I heard the Ritchey stems were on the flexy side for stronger riders, whereas the Thomson's were dead-solid.

For -10 degree, Shimano Pro has a lot of options. I'm using their Vibe 7S too and it's plain cool. Just note that by design you're never supposed to flip it into a riser stem.


----------



## MPov (Oct 22, 2010)

I have the Thomson stem and it is rock solid. Weighs a lot for a stem but rock solid.


----------



## wim (Feb 28, 2005)

Wabi sells a -17 deg. stem, but it only comes in silver and a 26.0 mm bar clamp. I suppose it's meant more for "retro" applications. I've got it on one of my bikes and it looks good.
Stems


----------



## ParadigmDawg (Aug 2, 2012)

MPov said:


> I have the Thomson stem and it is rock solid. Weighs a lot for a stem but rock solid.

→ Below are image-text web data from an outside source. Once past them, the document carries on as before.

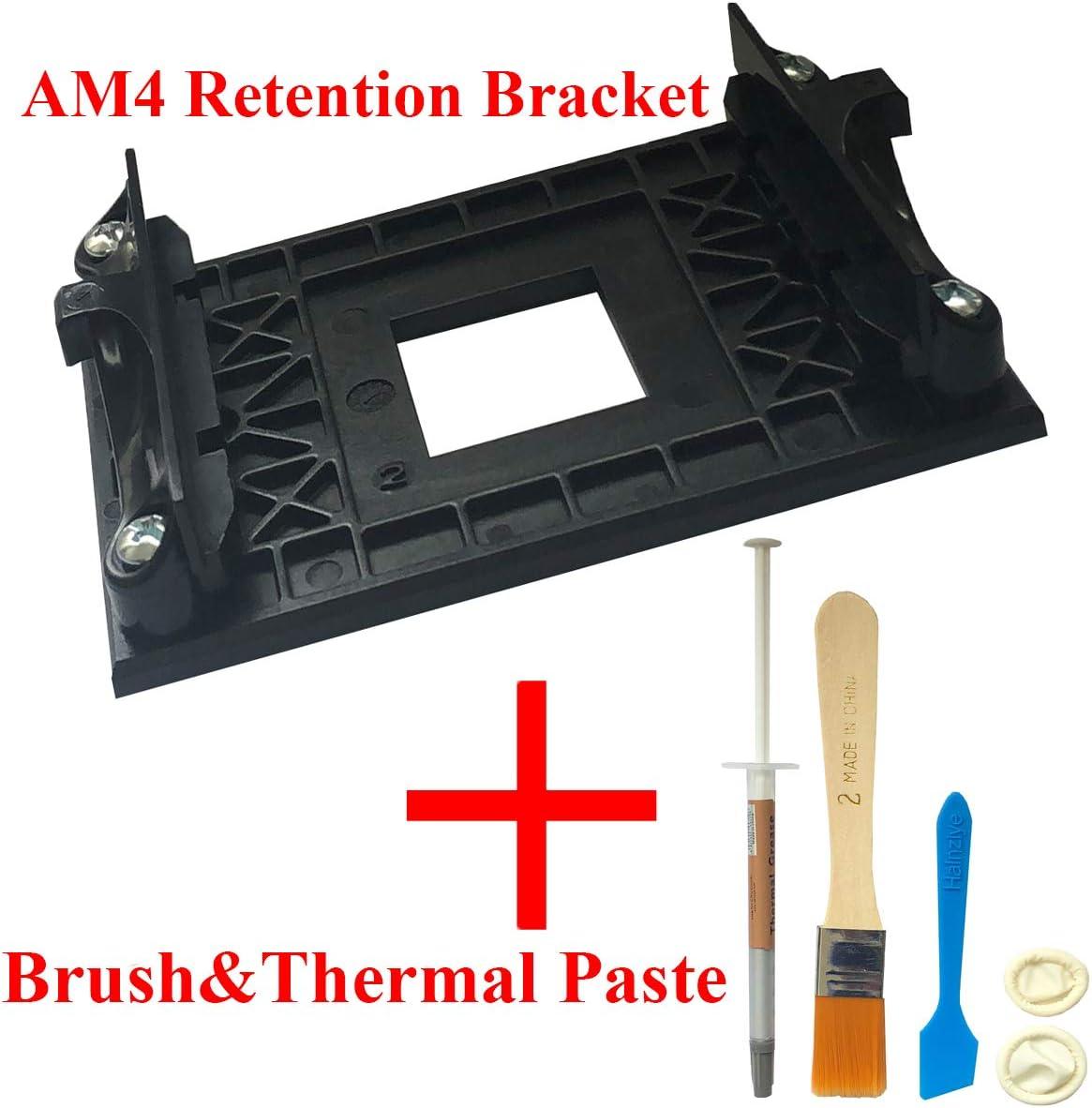 CPU cooler retention mount bracket kit w//4 screws socket AMD AM2 AM3 motherbo Lp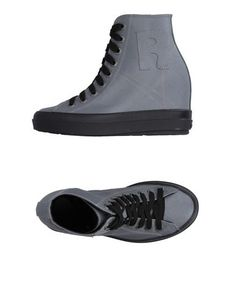 Sneakers Donna ruco line in offerta 56%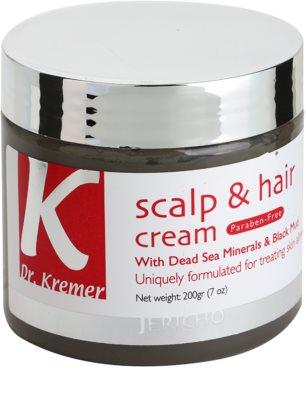 Jericho Dr. Kremer Scalp & Hair máscara para cabelo e couro cabeludo com minerais do Mar Morto
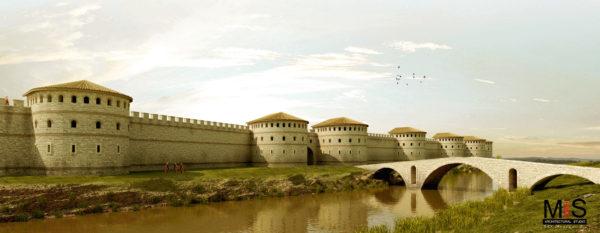 bulgarian castles kovachevsko kale 7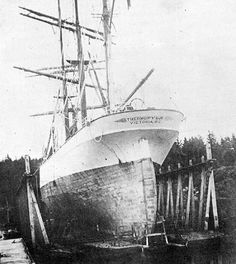 """British Clipper Ship """"Thermopylae"""", 1868-1907. Torpedoed at sea off the coast of Cascais, Oct. 13, 1907."""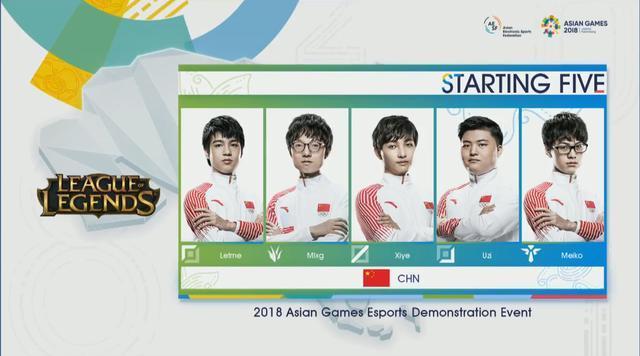 亚运会英雄联盟,中国队17分钟速胜哈萨克斯坦,对手游戏体验极差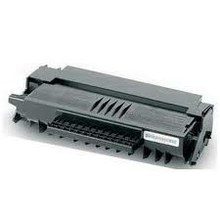 OKI 1240001 černý kompatibilní toner / 5.500 stran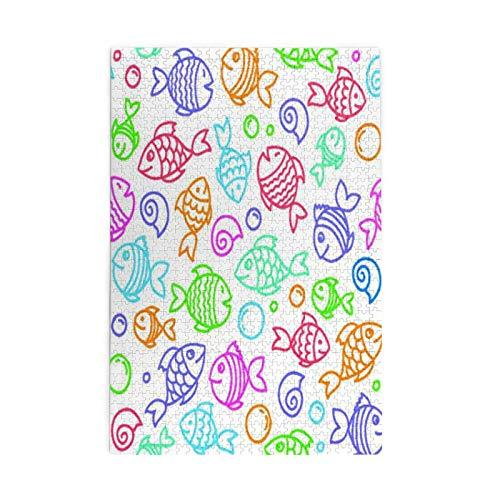 Rompecabezas grande de 1000 piezas, dibujo a mano patrón sin costuras con divertidos peces, juegos para niños y adultos, la mejor opción de graduación para todas las edades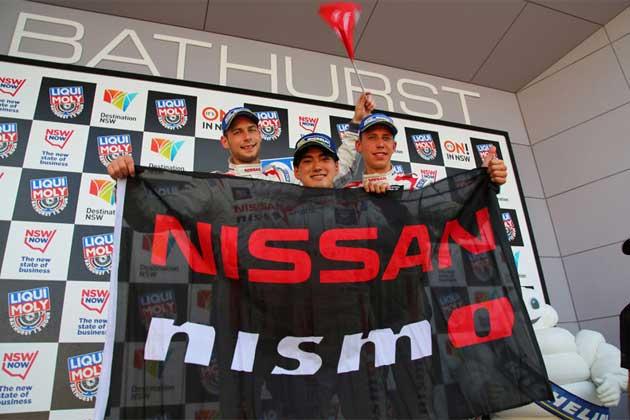 #35 NISSAN GT-R NISMO GT3(千代勝正/ウォルフガング・ライプ/フローリアン・ストラウス)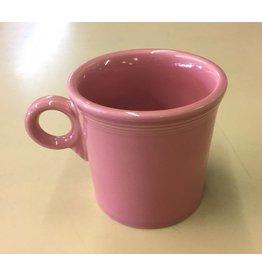 Mug 10 1/4 oz Rose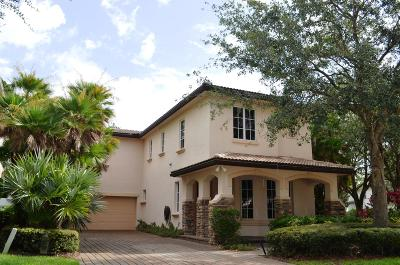 Palm Beach Gardens Single Family Home For Sale: 371 Columbus Street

Thought mine was rock solid too until last Saturday. Always used a torque wrench and tightened to spec or below to carbon bars and used carbon paste.

Thompson said it looks like a material issue and they are sending me a new one. Thank goodness I was pulling into my driveway and almost at a stop when it broke or I may have taken a ugly spill.

I am not disrespecting Thompson, I have a lot of their stuff and never had an issue.


----------



## champamoore (Jul 30, 2012)

ParadigmDawg said:


> Thought mine was rock solid too until last Saturday. Always used a torque wrench and tightened to spec or below to carbon bars and used carbon paste.
> 
> Thompson said it looks like a material issue and they are sending me a new one. Thank goodness I was pulling into my driveway and almost at a stop when it broke or I may have taken a ugly spill.
> 
> I am not disrespecting Thompson, I have a lot of their stuff and never had an issue.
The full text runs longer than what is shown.